The more we learn to love and respect ourselves, the more we will become attracted to people who will love and respect us and who we can safely love and respect.
This is a slow process. We need to be patient with ourselves. The type of people we find ourselves attracted to does not change overnight. Being attracted to dysfunctional people can linger long and well into recovery. That does not mean we need to allow it to control us. The fact is, we will initiate and maintain relationships with people we need to be with until we learn what it is we need to learn – no matter how long we’ve been recovering.
No matter who we find ourselves relating to, and what we discover happening in the relationship, the issue is still about us, and not about the other person. That is the heart, the hope, and the power of recovery.
We can learn to take care of ourselves during the process of initiating and forming relationships. We can learn to go slowly. We can learn to pay attention. We can allow ourselves to make mistakes, even when we know better.
We can stop blaming our relationships on God and begin to take responsibility for them. We can learn to enjoy the healthy relationships and remove ourselves more quickly from the dysfunctional ones.

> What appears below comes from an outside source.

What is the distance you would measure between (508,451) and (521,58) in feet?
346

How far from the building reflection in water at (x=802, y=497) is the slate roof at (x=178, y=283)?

We can learn to look for what’s good for us, instead of what’s good for the other person.
God, help me pay attention to my behaviors during the process of initiating relationships. Help me take responsibility for myself and learn what I need to learn. I will trust that the people I want and need will come into my life. I understand that if a relationship is not good for me, I have the right and ability to refuse to enter into it – even though the other person thinks it may be good for him or her. I will be open to the lessons I need to learn about me in relationships, so I am prepared for the best possible relationships with people.